**WHAT NEEDS TO BE DONE**
Transcribe only the lines of the listing below from the one holding "United States, site archbold_FL-07." through the one holding "common name: domestic cow", inclusive, without any change.

**DATASET ENTRIES**

:::

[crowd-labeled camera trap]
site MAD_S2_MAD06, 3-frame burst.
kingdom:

:::

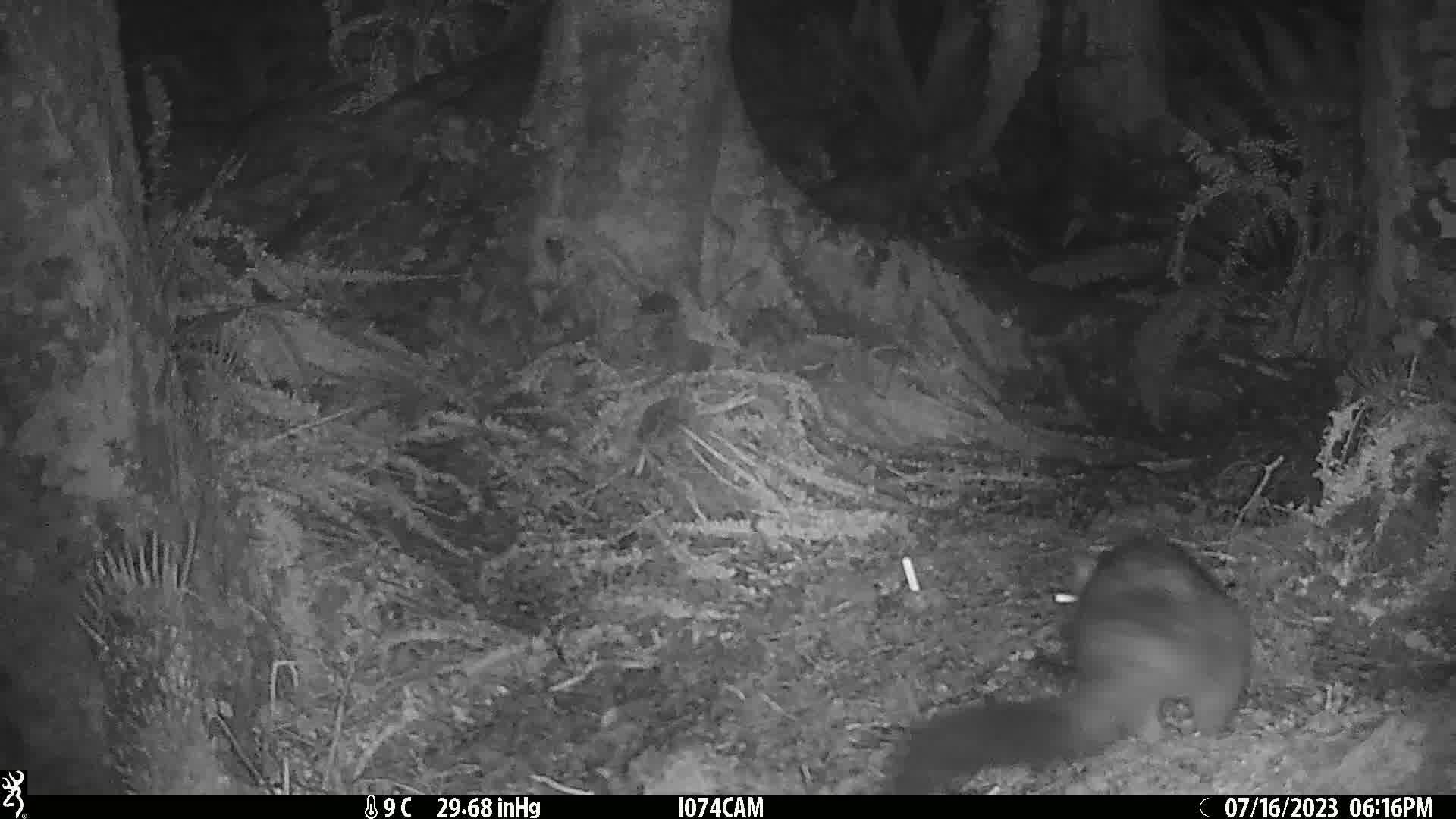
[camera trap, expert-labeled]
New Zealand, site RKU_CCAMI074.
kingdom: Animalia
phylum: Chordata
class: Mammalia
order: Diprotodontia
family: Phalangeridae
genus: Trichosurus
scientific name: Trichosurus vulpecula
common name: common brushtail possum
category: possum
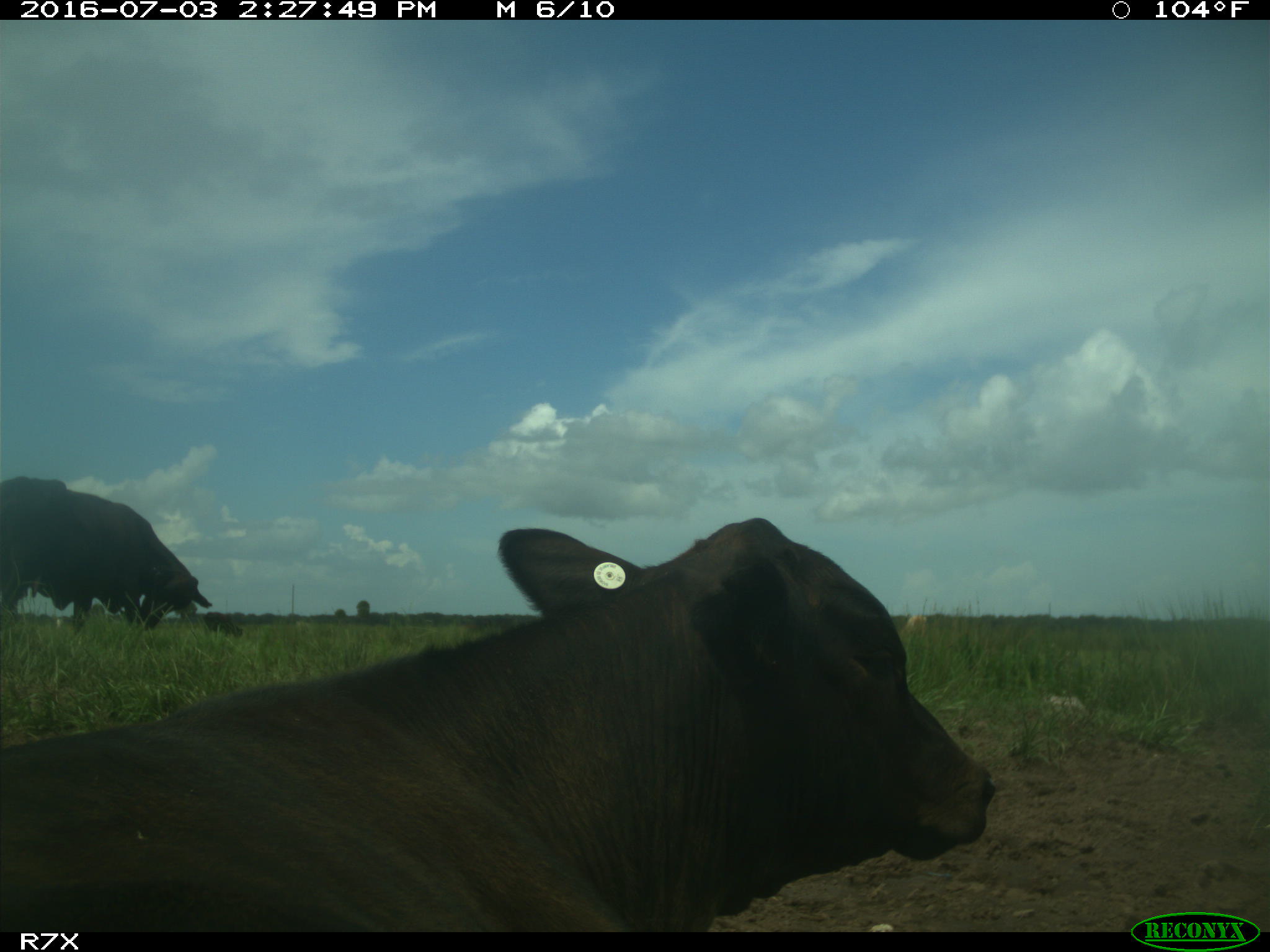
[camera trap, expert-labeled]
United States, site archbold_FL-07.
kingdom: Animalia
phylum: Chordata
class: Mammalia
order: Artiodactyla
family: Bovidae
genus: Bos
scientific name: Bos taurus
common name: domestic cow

:::

**COMPLETED EXERCISE**
United States, site archbold_FL-07.
kingdom: Animalia
phylum: Chordata
class: Mammalia
order: Artiodactyla
family: Bovidae
genus: Bos
scientific name: Bos taurus
common name: domestic cow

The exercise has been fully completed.